Die Aufgaben forensisch-psychiatrisch Pflegender sind vielfältig, unterscheiden sich z. B. in ihren Schwerpunkten je nach therapeutischem Auftrag und den Anforderungen einer Aufnahme- Therapie- oder Krisenstation. Übergeordnet spiegelt sich bei aller Vielfältigkeit der pflegerischen Rolle(n) im Maßregelvollzug grundsätzlich aber der gesetzliche Auftrag zur Besserung und Sicherung in der alltäglichen Arbeitspraxis wider. Unabhängig vom Setting können als Schwerpunkte der Besserung die Gestaltung und Nutzung des therapeutischen Milieus sowie der Aufbau tragfähiger Beziehungen nach den Kriterien der Bezugspflege im Rahmen des Pflegeprozesses verstanden werden. So ist es vor allem Aufgabe der Pflegenden im Rahmen ihrer „24/7“-Tätigkeit unter Berücksichtigung von Erkrankung, Gefährlichkeit, individueller Probleme und Ressourcen der Patienten ein Klima zu schaffen, indem diese sich auf den Behandlungsprozess im Zwangskontext des Maßregelvollzugs einlassen können. Vorrangiges Ziel ist die Schaffung und Aufrechterhaltung von Motivation als Voraussetzung zu Verhaltensveränderung.

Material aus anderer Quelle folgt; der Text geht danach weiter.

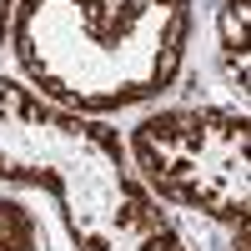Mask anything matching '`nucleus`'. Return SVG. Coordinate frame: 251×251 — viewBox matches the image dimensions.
I'll use <instances>...</instances> for the list:
<instances>
[{
	"mask_svg": "<svg viewBox=\"0 0 251 251\" xmlns=\"http://www.w3.org/2000/svg\"><path fill=\"white\" fill-rule=\"evenodd\" d=\"M10 46L46 100L111 116L176 86L191 0H15Z\"/></svg>",
	"mask_w": 251,
	"mask_h": 251,
	"instance_id": "f257e3e1",
	"label": "nucleus"
},
{
	"mask_svg": "<svg viewBox=\"0 0 251 251\" xmlns=\"http://www.w3.org/2000/svg\"><path fill=\"white\" fill-rule=\"evenodd\" d=\"M236 251H246V231H236Z\"/></svg>",
	"mask_w": 251,
	"mask_h": 251,
	"instance_id": "6e6552de",
	"label": "nucleus"
},
{
	"mask_svg": "<svg viewBox=\"0 0 251 251\" xmlns=\"http://www.w3.org/2000/svg\"><path fill=\"white\" fill-rule=\"evenodd\" d=\"M0 251H46L35 211L15 196H0Z\"/></svg>",
	"mask_w": 251,
	"mask_h": 251,
	"instance_id": "39448f33",
	"label": "nucleus"
},
{
	"mask_svg": "<svg viewBox=\"0 0 251 251\" xmlns=\"http://www.w3.org/2000/svg\"><path fill=\"white\" fill-rule=\"evenodd\" d=\"M10 15H15V0H0V46H5V35H10Z\"/></svg>",
	"mask_w": 251,
	"mask_h": 251,
	"instance_id": "0eeeda50",
	"label": "nucleus"
},
{
	"mask_svg": "<svg viewBox=\"0 0 251 251\" xmlns=\"http://www.w3.org/2000/svg\"><path fill=\"white\" fill-rule=\"evenodd\" d=\"M116 251H191V246H186V241L176 236V226L166 221V211H161L156 221H146L136 236H126Z\"/></svg>",
	"mask_w": 251,
	"mask_h": 251,
	"instance_id": "423d86ee",
	"label": "nucleus"
},
{
	"mask_svg": "<svg viewBox=\"0 0 251 251\" xmlns=\"http://www.w3.org/2000/svg\"><path fill=\"white\" fill-rule=\"evenodd\" d=\"M251 121L246 111L181 106L156 111L131 131V171L166 206L211 216L231 231L251 226Z\"/></svg>",
	"mask_w": 251,
	"mask_h": 251,
	"instance_id": "7ed1b4c3",
	"label": "nucleus"
},
{
	"mask_svg": "<svg viewBox=\"0 0 251 251\" xmlns=\"http://www.w3.org/2000/svg\"><path fill=\"white\" fill-rule=\"evenodd\" d=\"M246 20H251V0H221V10H216V55H221L226 86L236 91V106L246 100Z\"/></svg>",
	"mask_w": 251,
	"mask_h": 251,
	"instance_id": "20e7f679",
	"label": "nucleus"
},
{
	"mask_svg": "<svg viewBox=\"0 0 251 251\" xmlns=\"http://www.w3.org/2000/svg\"><path fill=\"white\" fill-rule=\"evenodd\" d=\"M0 181L40 186L60 201L75 251H116L161 216L126 166V141L96 116H75L35 86L0 75Z\"/></svg>",
	"mask_w": 251,
	"mask_h": 251,
	"instance_id": "f03ea898",
	"label": "nucleus"
}]
</instances>
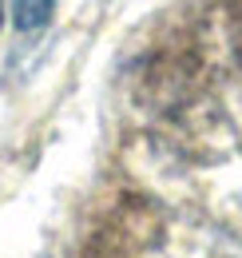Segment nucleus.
Instances as JSON below:
<instances>
[{
    "mask_svg": "<svg viewBox=\"0 0 242 258\" xmlns=\"http://www.w3.org/2000/svg\"><path fill=\"white\" fill-rule=\"evenodd\" d=\"M52 8H56V0H12L16 28L20 32H40L52 20Z\"/></svg>",
    "mask_w": 242,
    "mask_h": 258,
    "instance_id": "obj_1",
    "label": "nucleus"
}]
</instances>
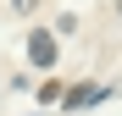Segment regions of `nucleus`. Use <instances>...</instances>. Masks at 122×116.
Wrapping results in <instances>:
<instances>
[{
    "label": "nucleus",
    "mask_w": 122,
    "mask_h": 116,
    "mask_svg": "<svg viewBox=\"0 0 122 116\" xmlns=\"http://www.w3.org/2000/svg\"><path fill=\"white\" fill-rule=\"evenodd\" d=\"M28 55H33V66H56V61H61V55H56V33L39 28V33L28 39Z\"/></svg>",
    "instance_id": "nucleus-1"
},
{
    "label": "nucleus",
    "mask_w": 122,
    "mask_h": 116,
    "mask_svg": "<svg viewBox=\"0 0 122 116\" xmlns=\"http://www.w3.org/2000/svg\"><path fill=\"white\" fill-rule=\"evenodd\" d=\"M94 100H106V88H100V83H83V88H72L61 105H67V111H83V105H94Z\"/></svg>",
    "instance_id": "nucleus-2"
}]
</instances>
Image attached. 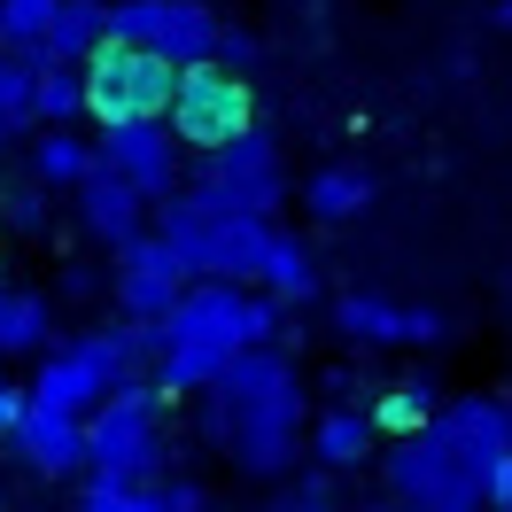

Das von den Pflegenden aktiv gestaltete Stationsmilieu bietet für die Patienten die Möglichkeit eine feste Tagesstruktur als Orientierung und Unterstützung für eine sinnvolle Tages- und Freizeitgestaltung zu nutzen. Es stellt ein Lernfeld mit zentraler Bedeutung für die untergebrachten Menschen dar, um sozial anerkannte Werte und Normen kennenzulernen, zu verinnerlichen und zu leben. Durch Begleitung und Unterstützung der Patienten erhalten Pflegende unmittelbare Einblicke in Therapieverlauf und Krankheitsbewältigung im alltäglichen Handeln. Der Alltag dient somit als therapeutisches Mittel: Er bietet Reflexions- und Übungsrahmen für die Auseinandersetzung der Patienten mit sich selbst und dem eigenen Krankheitsbild, dient dazu Zusammenhänge zwischen Erkrankung und delinquentem Verhalten zu erkennen sowie Maßnahmen zur Rückfallprophylaxe im geschützten Rahmen zu trainieren.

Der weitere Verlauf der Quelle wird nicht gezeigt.